--- BEGIN DATA TO USE ---

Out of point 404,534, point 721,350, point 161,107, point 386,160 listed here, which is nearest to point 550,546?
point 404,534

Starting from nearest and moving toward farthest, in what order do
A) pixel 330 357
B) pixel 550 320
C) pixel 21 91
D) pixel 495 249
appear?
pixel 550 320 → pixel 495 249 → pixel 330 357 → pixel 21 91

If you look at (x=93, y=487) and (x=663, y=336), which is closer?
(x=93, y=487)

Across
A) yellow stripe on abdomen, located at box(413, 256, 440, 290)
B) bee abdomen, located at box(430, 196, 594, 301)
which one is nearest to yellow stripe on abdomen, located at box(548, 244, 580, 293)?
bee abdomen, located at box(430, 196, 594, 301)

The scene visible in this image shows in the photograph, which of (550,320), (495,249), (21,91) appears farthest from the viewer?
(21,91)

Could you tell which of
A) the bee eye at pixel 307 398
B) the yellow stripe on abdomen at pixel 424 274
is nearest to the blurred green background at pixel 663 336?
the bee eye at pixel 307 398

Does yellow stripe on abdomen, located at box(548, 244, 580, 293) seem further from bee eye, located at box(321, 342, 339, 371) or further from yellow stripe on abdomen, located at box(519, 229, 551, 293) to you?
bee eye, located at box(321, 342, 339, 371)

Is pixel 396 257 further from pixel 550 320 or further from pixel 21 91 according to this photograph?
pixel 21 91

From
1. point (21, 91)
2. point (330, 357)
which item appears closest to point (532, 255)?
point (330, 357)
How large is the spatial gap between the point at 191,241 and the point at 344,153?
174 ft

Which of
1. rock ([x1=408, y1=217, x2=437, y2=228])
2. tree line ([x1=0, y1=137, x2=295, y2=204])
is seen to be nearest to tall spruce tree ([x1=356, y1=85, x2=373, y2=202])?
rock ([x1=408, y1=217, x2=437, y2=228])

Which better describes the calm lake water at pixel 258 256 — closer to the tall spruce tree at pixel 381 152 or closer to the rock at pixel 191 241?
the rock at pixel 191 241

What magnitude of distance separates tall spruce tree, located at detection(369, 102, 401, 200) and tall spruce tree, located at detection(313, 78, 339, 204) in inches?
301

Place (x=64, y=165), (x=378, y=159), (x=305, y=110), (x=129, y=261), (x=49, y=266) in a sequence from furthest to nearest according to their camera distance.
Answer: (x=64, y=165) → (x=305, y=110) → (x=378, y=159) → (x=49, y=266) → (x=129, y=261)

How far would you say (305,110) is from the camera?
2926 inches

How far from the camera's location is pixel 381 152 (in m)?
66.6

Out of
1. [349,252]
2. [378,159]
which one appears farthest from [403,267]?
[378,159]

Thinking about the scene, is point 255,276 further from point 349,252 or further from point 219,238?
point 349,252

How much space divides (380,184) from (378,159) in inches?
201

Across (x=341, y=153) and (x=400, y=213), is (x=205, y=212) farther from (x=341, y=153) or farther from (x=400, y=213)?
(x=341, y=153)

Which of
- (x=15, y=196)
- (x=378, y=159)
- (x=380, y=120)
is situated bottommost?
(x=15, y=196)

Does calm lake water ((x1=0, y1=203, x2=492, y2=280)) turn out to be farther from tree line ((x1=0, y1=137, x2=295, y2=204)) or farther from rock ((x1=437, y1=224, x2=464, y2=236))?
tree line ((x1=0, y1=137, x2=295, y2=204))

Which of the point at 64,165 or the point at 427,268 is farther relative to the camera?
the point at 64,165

--- END DATA TO USE ---

**JOB**
Reproduce all of the material above word for word, keeping every line as it appears.

**THE COMPLETED TASK**
Out of point 404,534, point 721,350, point 161,107, point 386,160 listed here, which is nearest to point 550,546?
point 404,534

Starting from nearest and moving toward farthest, in what order do
A) pixel 330 357
B) pixel 550 320
C) pixel 21 91
D) pixel 495 249
appear?
pixel 550 320 → pixel 495 249 → pixel 330 357 → pixel 21 91

If you look at (x=93, y=487) and (x=663, y=336), which is closer?
(x=93, y=487)

Across
A) yellow stripe on abdomen, located at box(413, 256, 440, 290)
B) bee abdomen, located at box(430, 196, 594, 301)
which one is nearest to yellow stripe on abdomen, located at box(548, 244, 580, 293)?
bee abdomen, located at box(430, 196, 594, 301)

The scene visible in this image shows in the photograph, which of (550,320), (495,249), (21,91) appears farthest from the viewer?
(21,91)

Could you tell which of
A) the bee eye at pixel 307 398
B) the yellow stripe on abdomen at pixel 424 274
is nearest to the blurred green background at pixel 663 336?
the bee eye at pixel 307 398

Does yellow stripe on abdomen, located at box(548, 244, 580, 293) seem further from bee eye, located at box(321, 342, 339, 371) or further from yellow stripe on abdomen, located at box(519, 229, 551, 293) to you?
bee eye, located at box(321, 342, 339, 371)

Is pixel 396 257 further from pixel 550 320 or further from pixel 21 91 according to this photograph?
pixel 21 91

From
1. point (21, 91)
2. point (330, 357)
which item appears closest to point (532, 255)?
point (330, 357)
How large is the spatial gap between the point at 191,241 and the point at 344,153?
174 ft

Which of
1. rock ([x1=408, y1=217, x2=437, y2=228])
2. tree line ([x1=0, y1=137, x2=295, y2=204])
is seen to be nearest to tall spruce tree ([x1=356, y1=85, x2=373, y2=202])?
rock ([x1=408, y1=217, x2=437, y2=228])

Which better describes the calm lake water at pixel 258 256 — closer to the tall spruce tree at pixel 381 152 or closer to the rock at pixel 191 241?
the rock at pixel 191 241

What magnitude of distance separates tall spruce tree, located at detection(369, 102, 401, 200) and tall spruce tree, located at detection(313, 78, 339, 204) in inches?
301

Place (x=64, y=165), (x=378, y=159), (x=305, y=110), (x=129, y=261), (x=49, y=266) in a sequence from furthest to nearest according to their camera distance.
Answer: (x=64, y=165) → (x=305, y=110) → (x=378, y=159) → (x=49, y=266) → (x=129, y=261)

How far would you say (305,110) is from the camera?
2926 inches

How far from the camera's location is pixel 381 152 (in m)?
66.6

Out of
1. [349,252]
2. [378,159]
which one appears farthest from [403,267]?
[378,159]

Thinking about the scene, is point 255,276 further from point 349,252 or further from point 219,238?
point 349,252

How much space divides (380,184) from (378,159) in inches?
201

Across (x=341, y=153) and (x=400, y=213), is (x=205, y=212) farther from (x=341, y=153) or farther from (x=400, y=213)?
(x=341, y=153)

Which of
- (x=15, y=196)
- (x=378, y=159)
- (x=380, y=120)
is situated bottommost?
(x=15, y=196)

Does calm lake water ((x1=0, y1=203, x2=492, y2=280)) turn out to be farther from tree line ((x1=0, y1=137, x2=295, y2=204)) or farther from rock ((x1=437, y1=224, x2=464, y2=236))?
tree line ((x1=0, y1=137, x2=295, y2=204))

Which of the point at 64,165 or the point at 427,268 is farther relative to the camera?
the point at 64,165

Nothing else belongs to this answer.